– Optime, spectabilis domine,[59 - Прекрасно, славный, достойный господин (лат.).] – подбан осклабился, и маленькие пьяные глазки его засверкали, как у барсука. – Так пм и надо! Разве мы не господа?
– Королевская камера посадила мне на шею этого мошенника Грдака, который расхаживает у меня по дому, как еж. Но пусть! Я подпущу такого дыму этому соглядатаю королевской камеры, что он сбежит от головной боли, и позабочусь, чтоб мои пожунские друзья избавили меня от этой чумы.
– Optime dixisti,[60 - Прекрасно сказали (лат.).] – сказал, смеясь, пьяный подбан.

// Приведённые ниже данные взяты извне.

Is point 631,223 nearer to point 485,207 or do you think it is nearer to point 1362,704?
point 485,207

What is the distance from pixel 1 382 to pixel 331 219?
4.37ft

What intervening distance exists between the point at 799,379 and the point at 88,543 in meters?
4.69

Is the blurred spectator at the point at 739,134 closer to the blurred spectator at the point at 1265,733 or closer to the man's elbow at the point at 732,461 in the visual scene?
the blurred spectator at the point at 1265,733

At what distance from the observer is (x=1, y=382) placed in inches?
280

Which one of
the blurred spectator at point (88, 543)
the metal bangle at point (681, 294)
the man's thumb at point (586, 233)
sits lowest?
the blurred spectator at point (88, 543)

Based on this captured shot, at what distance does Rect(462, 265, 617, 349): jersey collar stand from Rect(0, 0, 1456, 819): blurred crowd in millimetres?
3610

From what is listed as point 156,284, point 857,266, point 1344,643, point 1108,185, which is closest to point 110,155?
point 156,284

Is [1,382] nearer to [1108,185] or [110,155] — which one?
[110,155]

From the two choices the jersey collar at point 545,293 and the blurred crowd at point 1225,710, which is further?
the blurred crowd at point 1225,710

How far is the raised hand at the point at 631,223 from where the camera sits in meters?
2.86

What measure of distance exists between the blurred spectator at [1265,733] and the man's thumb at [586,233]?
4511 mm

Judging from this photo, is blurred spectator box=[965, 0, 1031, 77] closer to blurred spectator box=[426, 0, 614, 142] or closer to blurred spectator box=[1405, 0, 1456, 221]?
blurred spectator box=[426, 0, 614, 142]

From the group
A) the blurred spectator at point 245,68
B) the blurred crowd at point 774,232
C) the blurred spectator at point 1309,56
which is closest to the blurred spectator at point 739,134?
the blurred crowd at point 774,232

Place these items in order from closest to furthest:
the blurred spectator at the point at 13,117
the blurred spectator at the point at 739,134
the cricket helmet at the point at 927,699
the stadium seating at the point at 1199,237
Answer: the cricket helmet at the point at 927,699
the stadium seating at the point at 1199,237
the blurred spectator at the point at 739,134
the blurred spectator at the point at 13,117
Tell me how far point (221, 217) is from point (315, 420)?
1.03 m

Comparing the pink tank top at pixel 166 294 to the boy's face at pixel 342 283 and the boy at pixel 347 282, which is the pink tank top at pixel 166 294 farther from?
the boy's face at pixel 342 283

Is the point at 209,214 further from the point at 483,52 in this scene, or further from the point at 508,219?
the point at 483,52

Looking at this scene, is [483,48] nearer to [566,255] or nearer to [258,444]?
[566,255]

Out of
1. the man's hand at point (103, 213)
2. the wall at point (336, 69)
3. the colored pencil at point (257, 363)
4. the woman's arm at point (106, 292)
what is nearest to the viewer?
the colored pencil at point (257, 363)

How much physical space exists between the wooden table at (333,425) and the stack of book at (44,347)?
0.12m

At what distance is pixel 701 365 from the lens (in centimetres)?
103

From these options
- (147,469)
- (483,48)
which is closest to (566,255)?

– Скажи мне, amicissime frater,[61 - любезнейший брат (лат.).] – спросил Тахи, – не слыхал ли ты, кто у нас будет баном?
– Ни… чего! – пролепетал Форчич.
– Каждый день разносятся новые вести. Называют то одного, то другого; за ночь баны растут, как грибы. Я старался убедить королевских советников, чтоб назначили либо старого Алапича, либо Мато Кеглевича; да так, вероятно, и будет.
– Это было бы хорошо. Они наши.
– Я каждый день, – продолжал Тахи, – жду письма от господина Батория, который, во всяком случае, меня известит, на что мы можем надеяться.
Вошедший слуга доложил, что королевский управляющий Степан Грдак желает видеть господина Тахи.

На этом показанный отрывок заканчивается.